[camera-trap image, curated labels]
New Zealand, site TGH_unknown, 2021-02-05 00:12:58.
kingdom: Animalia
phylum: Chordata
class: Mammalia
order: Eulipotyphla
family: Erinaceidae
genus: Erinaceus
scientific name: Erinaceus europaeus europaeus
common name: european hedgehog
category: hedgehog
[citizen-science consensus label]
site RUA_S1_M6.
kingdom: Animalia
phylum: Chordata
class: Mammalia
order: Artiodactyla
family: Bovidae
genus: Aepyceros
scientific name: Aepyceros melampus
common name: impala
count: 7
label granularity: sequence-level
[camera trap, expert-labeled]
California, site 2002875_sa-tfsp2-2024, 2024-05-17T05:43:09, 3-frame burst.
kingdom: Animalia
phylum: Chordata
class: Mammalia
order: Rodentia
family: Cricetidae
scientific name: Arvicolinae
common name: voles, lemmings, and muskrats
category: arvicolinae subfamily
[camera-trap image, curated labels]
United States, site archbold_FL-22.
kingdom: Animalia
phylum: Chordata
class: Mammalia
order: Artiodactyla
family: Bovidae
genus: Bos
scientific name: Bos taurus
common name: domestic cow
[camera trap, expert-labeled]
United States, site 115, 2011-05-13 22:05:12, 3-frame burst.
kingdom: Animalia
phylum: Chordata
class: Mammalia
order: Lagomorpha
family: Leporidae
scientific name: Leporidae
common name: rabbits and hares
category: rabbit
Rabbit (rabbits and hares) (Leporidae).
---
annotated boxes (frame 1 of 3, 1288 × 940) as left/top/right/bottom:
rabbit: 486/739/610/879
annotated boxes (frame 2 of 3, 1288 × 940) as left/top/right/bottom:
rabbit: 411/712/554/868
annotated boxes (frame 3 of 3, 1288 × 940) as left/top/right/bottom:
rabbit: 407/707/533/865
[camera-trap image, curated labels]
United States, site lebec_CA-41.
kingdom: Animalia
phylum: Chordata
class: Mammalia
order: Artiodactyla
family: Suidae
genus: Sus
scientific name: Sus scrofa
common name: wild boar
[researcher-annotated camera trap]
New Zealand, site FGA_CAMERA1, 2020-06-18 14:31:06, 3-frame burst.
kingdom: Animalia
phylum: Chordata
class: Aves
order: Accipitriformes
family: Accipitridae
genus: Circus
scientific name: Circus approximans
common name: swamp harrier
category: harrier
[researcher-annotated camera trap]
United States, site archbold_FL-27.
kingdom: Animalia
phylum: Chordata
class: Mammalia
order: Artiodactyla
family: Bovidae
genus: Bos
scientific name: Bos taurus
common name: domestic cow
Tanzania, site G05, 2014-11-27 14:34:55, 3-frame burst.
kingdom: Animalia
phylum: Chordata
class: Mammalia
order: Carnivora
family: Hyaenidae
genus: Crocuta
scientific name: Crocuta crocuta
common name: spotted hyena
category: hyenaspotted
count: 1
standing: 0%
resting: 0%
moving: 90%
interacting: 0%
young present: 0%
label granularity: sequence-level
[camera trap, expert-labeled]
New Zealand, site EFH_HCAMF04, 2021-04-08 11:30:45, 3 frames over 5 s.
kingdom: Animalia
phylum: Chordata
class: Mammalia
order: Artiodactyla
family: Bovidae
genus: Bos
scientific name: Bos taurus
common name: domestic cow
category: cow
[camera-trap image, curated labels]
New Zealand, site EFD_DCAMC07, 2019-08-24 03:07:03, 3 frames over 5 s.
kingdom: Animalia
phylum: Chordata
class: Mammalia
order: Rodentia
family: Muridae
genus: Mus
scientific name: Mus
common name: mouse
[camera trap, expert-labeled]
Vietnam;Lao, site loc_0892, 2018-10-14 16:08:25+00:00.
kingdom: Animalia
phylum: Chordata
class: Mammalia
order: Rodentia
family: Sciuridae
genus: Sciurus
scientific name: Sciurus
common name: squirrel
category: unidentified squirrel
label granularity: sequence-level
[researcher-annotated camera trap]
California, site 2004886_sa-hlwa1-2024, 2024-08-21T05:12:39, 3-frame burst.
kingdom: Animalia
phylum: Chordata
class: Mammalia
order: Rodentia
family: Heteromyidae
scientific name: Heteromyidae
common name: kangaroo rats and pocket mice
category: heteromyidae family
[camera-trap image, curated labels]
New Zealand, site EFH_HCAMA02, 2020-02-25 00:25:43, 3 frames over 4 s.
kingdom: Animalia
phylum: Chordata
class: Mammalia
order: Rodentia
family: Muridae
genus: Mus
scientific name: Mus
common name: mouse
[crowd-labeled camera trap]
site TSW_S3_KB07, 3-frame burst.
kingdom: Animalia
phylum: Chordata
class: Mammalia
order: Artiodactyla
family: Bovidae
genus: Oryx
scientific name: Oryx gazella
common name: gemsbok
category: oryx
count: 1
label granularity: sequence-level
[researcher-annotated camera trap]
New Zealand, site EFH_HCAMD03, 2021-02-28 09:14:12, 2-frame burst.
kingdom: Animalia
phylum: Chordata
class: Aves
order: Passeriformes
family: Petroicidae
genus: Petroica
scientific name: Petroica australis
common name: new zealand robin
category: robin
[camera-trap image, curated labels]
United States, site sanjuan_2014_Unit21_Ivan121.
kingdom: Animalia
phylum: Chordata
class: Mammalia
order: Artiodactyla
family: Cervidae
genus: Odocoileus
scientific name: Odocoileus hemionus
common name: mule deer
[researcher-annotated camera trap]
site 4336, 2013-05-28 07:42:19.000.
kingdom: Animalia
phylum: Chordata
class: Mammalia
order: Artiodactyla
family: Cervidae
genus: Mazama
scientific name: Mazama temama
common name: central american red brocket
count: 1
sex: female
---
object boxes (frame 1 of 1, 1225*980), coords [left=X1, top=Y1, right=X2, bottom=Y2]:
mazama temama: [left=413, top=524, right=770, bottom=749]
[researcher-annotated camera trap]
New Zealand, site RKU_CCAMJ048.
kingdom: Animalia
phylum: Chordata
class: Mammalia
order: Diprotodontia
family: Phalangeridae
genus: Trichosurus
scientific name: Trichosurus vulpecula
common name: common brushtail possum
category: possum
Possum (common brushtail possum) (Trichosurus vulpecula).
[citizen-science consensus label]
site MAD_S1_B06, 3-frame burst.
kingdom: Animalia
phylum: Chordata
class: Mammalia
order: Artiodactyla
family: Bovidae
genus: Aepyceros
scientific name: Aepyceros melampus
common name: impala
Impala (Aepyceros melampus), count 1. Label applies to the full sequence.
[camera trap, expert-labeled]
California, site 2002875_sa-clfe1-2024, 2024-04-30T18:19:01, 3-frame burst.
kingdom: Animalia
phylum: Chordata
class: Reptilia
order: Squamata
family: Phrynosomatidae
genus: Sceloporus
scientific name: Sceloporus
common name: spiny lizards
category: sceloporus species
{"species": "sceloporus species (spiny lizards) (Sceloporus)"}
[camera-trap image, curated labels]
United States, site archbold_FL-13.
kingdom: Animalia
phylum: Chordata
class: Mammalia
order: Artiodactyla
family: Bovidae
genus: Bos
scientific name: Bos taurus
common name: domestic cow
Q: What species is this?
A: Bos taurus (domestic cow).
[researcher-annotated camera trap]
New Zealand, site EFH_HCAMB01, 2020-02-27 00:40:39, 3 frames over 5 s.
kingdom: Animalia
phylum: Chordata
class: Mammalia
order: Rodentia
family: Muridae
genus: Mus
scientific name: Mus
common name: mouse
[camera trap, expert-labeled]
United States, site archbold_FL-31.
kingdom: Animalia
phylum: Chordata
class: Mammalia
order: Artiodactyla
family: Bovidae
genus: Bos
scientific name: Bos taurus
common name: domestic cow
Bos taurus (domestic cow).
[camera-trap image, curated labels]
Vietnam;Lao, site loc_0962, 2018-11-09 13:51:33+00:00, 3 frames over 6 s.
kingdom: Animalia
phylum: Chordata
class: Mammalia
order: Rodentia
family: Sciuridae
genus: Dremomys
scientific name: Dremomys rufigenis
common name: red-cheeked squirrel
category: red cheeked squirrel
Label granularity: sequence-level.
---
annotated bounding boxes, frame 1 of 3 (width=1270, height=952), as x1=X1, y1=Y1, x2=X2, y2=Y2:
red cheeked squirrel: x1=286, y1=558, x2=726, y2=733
□ □ □
The answer must be every line from the records above that contains "United".

> **RESULT**
United States, site archbold_FL-22.
United States, site 115, 2011-05-13 22:05:12, 3-frame burst.
United States, site lebec_CA-41.
United States, site archbold_FL-27.
United States, site sanjuan_2014_Unit21_Ivan121.
United States, site archbold_FL-13.
United States, site archbold_FL-31.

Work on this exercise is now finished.